## EXCERPT PROVIDED

· · · · · · ·

The answer to this question apparently varies by geography, industry and organization. Regardless, HR professionals would be remiss if they did not at least take steps to assess and then address the situation within their own workforces.

Lynne Curry, a management consultant with The Growth Company in Anchorage, Alaska, says she was called upon to testify as an expert witness in an age-discrimination case that she saw "was really a generational issue," as she believes there are "generational castes" in organizations.

"Gen X and Gen Y grew up with very high expectations and had egalitarian relationships with their parents, rather than hierarchies," she says. "They expected to come into the organization and move up very quickly. It's very frustrating to come into an organization and know that you can't move up."

Curry says there are also well-qualified employees in all these generations who really aren't that worried about such things "because they're just going to go somewhere else" to find their way to the top.

But, she acknowledges, "there is such a lack of respect from one group to another."

But the current divide is really not a new one, says Jacquelyn B. James, an expert on ageism with the Sloan Center on Aging and Work at Boston College, in Chestnut Hill, Mass.

"One of the reasons younger people [say they] are having such a hard time [finding a job] is that older people are not fading out and making room for them," she says. But, despite the fact that many economists have looked at the issue from multiple angles, "there is no evidence that, if older workers do leave, it creates opportunities for younger workers."

· · · · · · ·

## EXERCISE REQUIREMENTS
A – Please set down, word for word, the part of the excerpt on workplace generations that opens with the words containing "But the current" and closes with "Chestnut Hill, Mass.".
B – Decide whether each statement agrees with the excerpt on workplace generations, answering yes or no and quoting the words of the excerpt that settle it: (i) Lynne Curry works as a management consultant with The Growth Company in Anchorage. (ii) Jacquelyn B. James describes the current divide as a new one. (iii) Curry testified as an expert witness in an age-discrimination case.
C – Name every organization mentioned in the excerpt on workplace generations.

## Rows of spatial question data
· · · · · · ·

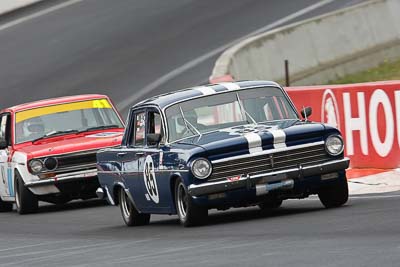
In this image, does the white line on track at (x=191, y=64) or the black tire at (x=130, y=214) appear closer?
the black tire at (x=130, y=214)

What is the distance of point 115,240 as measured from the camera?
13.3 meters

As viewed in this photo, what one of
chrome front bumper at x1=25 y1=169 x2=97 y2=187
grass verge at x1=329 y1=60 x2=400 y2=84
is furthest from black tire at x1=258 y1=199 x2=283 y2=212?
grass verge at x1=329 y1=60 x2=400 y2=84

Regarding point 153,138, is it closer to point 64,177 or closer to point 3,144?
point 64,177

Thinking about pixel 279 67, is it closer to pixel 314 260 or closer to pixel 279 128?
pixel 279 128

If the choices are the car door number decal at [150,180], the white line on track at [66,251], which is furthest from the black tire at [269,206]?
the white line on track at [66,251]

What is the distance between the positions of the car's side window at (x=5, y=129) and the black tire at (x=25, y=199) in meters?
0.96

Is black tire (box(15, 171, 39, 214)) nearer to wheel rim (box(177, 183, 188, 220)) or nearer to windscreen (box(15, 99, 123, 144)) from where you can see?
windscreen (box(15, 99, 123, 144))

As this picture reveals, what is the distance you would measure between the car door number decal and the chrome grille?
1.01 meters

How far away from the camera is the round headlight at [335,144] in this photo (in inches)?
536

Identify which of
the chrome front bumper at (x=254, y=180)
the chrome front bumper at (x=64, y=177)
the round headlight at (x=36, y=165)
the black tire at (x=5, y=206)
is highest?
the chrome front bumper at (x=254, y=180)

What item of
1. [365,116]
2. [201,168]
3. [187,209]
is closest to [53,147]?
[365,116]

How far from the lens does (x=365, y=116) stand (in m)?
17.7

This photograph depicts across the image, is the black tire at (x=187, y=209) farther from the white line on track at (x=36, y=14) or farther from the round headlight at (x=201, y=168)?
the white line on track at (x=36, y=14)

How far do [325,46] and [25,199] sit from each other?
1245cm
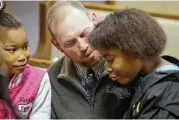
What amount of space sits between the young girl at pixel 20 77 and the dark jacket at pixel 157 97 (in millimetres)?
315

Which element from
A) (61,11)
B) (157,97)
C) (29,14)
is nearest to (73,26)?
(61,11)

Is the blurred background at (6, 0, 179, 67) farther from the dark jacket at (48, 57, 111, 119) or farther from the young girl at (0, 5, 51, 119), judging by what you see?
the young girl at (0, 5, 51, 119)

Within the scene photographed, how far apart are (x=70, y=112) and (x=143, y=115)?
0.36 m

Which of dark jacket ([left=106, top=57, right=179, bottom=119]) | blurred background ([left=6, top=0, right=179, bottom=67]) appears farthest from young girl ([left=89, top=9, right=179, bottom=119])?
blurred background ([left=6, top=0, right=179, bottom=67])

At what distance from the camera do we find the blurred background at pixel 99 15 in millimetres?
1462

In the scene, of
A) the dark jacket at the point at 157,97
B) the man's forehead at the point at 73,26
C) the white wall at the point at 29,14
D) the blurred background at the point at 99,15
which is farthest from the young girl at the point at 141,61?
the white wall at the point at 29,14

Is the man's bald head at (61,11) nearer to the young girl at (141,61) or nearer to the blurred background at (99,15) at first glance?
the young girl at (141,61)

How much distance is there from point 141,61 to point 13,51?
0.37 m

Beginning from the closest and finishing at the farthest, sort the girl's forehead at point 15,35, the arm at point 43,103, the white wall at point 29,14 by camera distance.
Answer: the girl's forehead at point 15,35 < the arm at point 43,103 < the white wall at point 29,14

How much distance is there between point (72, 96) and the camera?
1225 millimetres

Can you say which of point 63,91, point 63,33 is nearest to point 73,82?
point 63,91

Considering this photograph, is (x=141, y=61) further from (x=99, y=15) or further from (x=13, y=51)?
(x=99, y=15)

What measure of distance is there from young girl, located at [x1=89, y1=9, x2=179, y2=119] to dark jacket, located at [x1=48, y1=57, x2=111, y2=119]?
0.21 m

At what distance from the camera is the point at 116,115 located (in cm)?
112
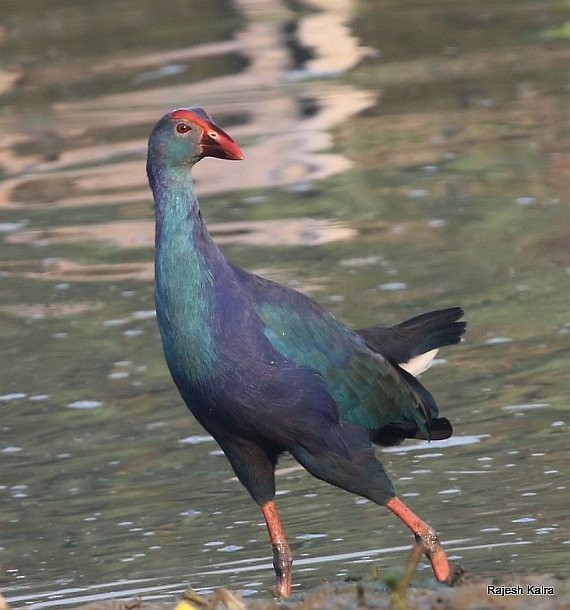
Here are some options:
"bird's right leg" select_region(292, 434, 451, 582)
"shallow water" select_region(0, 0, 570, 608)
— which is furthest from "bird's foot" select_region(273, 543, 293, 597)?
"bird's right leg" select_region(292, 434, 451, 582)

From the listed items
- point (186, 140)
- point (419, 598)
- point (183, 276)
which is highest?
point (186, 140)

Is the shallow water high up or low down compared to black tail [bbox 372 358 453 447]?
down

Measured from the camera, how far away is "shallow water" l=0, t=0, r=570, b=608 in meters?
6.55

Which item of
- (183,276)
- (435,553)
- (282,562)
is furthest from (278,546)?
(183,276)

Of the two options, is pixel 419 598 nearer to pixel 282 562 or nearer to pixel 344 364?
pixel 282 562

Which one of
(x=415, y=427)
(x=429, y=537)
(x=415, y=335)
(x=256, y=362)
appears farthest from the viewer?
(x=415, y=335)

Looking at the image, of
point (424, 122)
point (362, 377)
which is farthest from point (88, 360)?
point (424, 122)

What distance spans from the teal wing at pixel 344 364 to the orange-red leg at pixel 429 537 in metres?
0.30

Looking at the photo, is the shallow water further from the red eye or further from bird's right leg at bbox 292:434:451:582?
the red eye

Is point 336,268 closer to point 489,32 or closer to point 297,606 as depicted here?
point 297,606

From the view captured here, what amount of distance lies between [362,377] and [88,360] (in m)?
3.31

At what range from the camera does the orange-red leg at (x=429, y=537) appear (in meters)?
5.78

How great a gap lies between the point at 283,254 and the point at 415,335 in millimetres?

· · · · · · ·

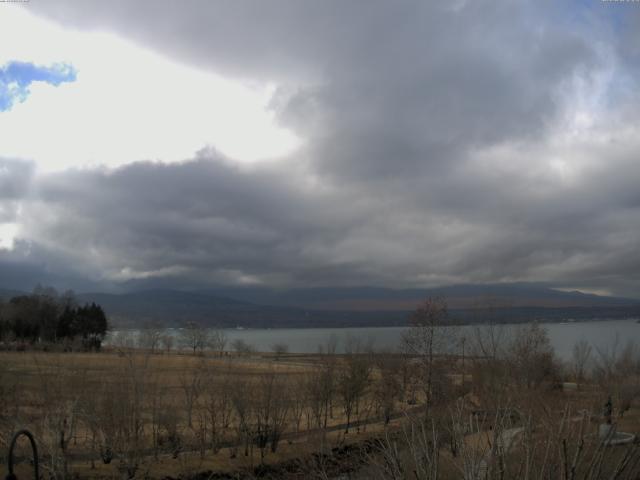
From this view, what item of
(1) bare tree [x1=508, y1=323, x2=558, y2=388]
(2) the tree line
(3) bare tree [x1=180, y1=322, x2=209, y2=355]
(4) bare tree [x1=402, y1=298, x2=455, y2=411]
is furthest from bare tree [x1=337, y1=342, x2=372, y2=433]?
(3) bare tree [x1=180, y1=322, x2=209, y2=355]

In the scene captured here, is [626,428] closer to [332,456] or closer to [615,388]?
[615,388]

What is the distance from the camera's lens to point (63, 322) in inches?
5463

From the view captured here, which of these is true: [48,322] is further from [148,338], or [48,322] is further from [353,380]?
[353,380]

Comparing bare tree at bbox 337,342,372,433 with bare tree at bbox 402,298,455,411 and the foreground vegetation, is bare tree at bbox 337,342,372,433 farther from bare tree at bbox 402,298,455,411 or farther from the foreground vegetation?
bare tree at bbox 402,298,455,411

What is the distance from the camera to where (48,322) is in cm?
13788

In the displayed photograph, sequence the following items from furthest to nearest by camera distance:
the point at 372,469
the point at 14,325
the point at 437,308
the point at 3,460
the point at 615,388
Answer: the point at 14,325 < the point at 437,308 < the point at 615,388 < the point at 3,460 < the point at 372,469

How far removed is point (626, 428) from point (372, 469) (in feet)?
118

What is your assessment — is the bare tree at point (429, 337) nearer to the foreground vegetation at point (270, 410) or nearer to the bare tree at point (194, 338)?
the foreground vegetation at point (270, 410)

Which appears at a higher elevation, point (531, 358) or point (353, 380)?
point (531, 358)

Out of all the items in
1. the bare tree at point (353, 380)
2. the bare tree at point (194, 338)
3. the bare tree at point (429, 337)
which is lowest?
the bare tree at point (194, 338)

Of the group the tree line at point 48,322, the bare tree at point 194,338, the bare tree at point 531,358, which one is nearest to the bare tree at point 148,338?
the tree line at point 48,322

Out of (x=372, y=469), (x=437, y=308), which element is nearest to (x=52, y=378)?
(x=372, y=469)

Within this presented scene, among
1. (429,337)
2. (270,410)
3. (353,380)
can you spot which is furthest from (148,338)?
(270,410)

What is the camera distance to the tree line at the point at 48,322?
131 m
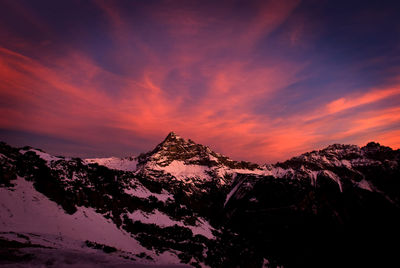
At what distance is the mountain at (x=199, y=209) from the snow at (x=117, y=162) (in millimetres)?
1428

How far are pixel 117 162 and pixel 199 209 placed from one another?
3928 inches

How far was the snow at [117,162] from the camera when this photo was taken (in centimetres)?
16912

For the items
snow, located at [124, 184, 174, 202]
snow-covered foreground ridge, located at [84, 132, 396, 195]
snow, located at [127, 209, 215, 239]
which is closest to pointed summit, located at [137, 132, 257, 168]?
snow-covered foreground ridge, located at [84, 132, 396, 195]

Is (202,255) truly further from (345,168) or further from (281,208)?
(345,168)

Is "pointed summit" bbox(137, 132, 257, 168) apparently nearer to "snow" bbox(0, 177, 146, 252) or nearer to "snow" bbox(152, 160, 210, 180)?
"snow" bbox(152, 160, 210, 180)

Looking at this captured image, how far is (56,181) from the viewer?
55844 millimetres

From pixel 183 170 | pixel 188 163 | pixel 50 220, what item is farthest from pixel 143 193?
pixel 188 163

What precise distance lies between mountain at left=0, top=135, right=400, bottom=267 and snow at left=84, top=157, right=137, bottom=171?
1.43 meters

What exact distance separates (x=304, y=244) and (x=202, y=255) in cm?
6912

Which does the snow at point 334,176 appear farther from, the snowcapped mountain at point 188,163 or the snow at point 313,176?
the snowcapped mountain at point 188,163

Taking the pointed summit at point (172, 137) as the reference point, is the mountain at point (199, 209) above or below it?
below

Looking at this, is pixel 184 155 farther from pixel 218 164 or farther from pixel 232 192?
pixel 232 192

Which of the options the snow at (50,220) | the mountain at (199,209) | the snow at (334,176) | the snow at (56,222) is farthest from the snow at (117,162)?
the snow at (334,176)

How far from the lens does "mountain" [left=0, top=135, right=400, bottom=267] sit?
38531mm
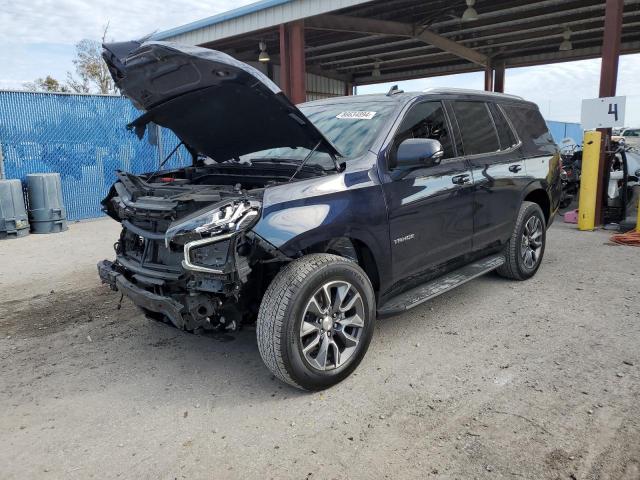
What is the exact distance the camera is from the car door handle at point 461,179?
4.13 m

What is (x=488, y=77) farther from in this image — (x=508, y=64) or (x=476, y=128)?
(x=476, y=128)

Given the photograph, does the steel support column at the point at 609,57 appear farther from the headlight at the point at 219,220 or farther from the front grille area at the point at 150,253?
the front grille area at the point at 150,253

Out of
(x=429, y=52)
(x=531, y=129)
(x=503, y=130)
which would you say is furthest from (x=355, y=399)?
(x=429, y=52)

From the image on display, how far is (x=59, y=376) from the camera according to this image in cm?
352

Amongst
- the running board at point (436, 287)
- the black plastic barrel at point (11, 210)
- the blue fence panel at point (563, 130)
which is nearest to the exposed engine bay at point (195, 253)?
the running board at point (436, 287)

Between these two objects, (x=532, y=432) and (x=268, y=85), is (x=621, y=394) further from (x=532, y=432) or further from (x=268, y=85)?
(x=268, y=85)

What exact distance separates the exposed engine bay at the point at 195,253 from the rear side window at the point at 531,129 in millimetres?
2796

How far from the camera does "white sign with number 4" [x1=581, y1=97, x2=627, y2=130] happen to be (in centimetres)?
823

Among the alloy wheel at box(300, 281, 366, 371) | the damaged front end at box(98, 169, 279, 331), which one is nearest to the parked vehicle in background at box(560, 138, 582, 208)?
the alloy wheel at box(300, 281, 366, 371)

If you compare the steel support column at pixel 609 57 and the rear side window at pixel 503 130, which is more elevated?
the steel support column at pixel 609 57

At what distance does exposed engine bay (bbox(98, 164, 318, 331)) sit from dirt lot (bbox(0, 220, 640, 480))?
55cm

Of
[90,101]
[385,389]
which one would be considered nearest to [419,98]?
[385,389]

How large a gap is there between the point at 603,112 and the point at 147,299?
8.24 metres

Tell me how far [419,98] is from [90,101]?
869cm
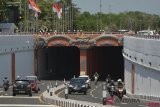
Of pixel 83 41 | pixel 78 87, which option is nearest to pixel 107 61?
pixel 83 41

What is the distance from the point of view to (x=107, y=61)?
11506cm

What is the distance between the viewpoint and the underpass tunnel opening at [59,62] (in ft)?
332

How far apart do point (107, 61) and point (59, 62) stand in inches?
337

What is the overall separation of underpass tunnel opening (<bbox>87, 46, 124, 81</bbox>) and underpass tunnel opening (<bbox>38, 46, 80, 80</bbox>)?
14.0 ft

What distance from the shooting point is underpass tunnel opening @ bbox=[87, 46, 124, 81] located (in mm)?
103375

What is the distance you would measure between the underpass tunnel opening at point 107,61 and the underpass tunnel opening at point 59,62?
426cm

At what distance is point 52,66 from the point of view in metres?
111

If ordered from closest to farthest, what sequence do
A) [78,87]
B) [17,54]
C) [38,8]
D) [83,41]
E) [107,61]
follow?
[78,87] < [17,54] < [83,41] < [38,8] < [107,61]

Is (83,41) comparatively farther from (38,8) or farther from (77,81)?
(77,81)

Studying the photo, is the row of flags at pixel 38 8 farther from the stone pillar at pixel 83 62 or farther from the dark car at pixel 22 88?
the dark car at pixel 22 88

· · · · · · ·

## ANSWERS TO EACH TASK
A –
But the current divide is really not a new one, says Jacquelyn B. James, an expert on ageism with the Sloan Center on Aging and Work at Boston College, in Chestnut Hill, Mass.

B –
(i) Yes: "Lynne Curry, a management consultant with The Growth Company in Anchorage, Alaska"
(ii) No: "But the current divide is really not a new one, says Jacquelyn B. James"
(iii) Yes: "she was called upon to testify as an expert witness in an age-discrimination case"

C –
The Growth Company
Sloan Center on Aging and Work
Boston College